▶ EXTRAIT CHOISI
□ □ □ □ □
- Le Figaro : Pourquoi avoir créé la Fondation Res Publica en 2004 ? Quels objectifs poursuivez-vous à travers elle ?
Jean-Pierre Chevènement : Au lendemain du 21 avril 2002, une campagne a été lancée pour me faire porter le chapeau de l’échec de Lionel Jospin. La Fondation Res publica, reconnue d’utilité publique, a été un moyen de s’élever au-dessus de ces contingences politiques et de se réinscrire dans le temps long. Cela s’est vu dès notre premier colloque, « Les États-Unis et le reste du monde », qui faisait suite à l’invasion de l’Irak par les troupes américaines dès 2003.
□ □ □ □ □
▶ ENTRÉES DISPONIBLES
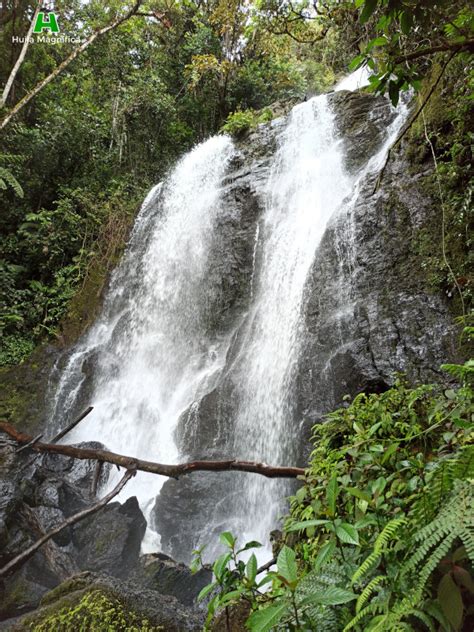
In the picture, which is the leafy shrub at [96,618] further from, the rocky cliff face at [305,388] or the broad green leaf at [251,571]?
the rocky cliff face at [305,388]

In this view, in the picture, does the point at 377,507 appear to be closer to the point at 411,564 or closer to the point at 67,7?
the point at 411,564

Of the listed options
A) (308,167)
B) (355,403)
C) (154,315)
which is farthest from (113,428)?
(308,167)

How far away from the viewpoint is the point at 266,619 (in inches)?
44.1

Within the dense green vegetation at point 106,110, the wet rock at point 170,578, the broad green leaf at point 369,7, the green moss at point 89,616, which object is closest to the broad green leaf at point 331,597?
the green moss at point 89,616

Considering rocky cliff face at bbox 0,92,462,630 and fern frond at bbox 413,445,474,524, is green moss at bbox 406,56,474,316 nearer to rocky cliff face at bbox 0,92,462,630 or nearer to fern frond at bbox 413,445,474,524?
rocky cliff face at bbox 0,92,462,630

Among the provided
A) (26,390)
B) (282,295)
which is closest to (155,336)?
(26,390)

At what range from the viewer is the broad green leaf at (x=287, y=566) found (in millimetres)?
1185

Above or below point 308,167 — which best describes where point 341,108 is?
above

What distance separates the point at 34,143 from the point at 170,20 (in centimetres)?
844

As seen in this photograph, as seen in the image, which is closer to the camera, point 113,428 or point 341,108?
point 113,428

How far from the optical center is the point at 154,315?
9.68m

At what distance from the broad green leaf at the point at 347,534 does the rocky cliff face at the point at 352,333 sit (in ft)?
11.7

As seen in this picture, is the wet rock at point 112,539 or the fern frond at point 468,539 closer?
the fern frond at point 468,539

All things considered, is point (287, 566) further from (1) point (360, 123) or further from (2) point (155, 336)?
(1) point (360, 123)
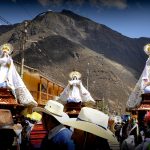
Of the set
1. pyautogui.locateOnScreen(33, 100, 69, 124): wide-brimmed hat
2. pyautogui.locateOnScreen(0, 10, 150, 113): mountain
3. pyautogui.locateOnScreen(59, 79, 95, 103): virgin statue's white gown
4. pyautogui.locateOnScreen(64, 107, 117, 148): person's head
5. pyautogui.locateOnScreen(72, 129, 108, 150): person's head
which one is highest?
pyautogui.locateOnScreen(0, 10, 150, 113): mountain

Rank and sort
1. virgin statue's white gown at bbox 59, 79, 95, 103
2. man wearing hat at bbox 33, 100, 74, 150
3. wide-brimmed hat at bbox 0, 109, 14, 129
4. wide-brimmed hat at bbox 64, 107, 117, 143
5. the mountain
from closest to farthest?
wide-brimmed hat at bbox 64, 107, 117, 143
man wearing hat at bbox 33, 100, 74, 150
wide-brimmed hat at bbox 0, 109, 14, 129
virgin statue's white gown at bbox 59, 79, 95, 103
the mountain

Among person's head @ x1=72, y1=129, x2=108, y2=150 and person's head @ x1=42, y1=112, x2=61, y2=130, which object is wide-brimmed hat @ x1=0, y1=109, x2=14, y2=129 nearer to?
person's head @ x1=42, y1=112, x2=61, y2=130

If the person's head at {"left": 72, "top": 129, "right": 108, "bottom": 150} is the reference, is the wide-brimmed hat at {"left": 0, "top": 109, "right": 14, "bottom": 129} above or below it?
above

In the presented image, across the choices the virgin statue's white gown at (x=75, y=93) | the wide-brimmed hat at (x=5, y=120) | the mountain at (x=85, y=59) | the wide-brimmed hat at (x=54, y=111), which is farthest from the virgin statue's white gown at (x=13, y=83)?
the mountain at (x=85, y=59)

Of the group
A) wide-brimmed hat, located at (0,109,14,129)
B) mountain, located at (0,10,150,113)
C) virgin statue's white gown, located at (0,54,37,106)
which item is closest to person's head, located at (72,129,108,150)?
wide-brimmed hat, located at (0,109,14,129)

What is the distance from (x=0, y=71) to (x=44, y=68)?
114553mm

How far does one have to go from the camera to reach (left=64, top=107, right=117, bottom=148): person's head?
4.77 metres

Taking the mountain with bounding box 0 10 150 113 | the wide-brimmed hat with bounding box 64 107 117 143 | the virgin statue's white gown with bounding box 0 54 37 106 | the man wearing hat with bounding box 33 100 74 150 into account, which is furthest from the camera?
□ □ □ □ □
▶ À FAIRE
1/ Indiquez si chacune des affirmations suivantes est conforme à l'entretien, en répondant par oui ou par non et en citant les mots décisifs du texte : (a) la Fondation Res Publica a été créée en 2004 ; (b) la Fondation est reconnue d'utilité publique ; (c) le premier colloque de la Fondation faisait suite à l'invasion de l'Irak en 2005.
2/ Recopiez à l'identique les lignes des entrées, en commençant par celle qui contient « Of the group » et en terminant par la dernière ligne des entrées, les deux incluses.

▶ EXERCICES CORRIGÉS
1/
(a) Oui : « Pourquoi avoir créé la Fondation Res Publica en 2004 ».
(b) Oui : « La Fondation Res publica, reconnue d’utilité publique ».
(c) Non : « faisait suite à l’invasion de l’Irak par les troupes américaines dès 2003 ».

2/
Of the group
A) wide-brimmed hat, located at (0,109,14,129)
B) mountain, located at (0,10,150,113)
C) virgin statue's white gown, located at (0,54,37,106)
which item is closest to person's head, located at (72,129,108,150)?
wide-brimmed hat, located at (0,109,14,129)

What is the distance from (x=0, y=71) to (x=44, y=68)?
114553mm

How far does one have to go from the camera to reach (left=64, top=107, right=117, bottom=148): person's head?
4.77 metres

Taking the mountain with bounding box 0 10 150 113 | the wide-brimmed hat with bounding box 64 107 117 143 | the virgin statue's white gown with bounding box 0 54 37 106 | the man wearing hat with bounding box 33 100 74 150 into account, which is furthest from the camera?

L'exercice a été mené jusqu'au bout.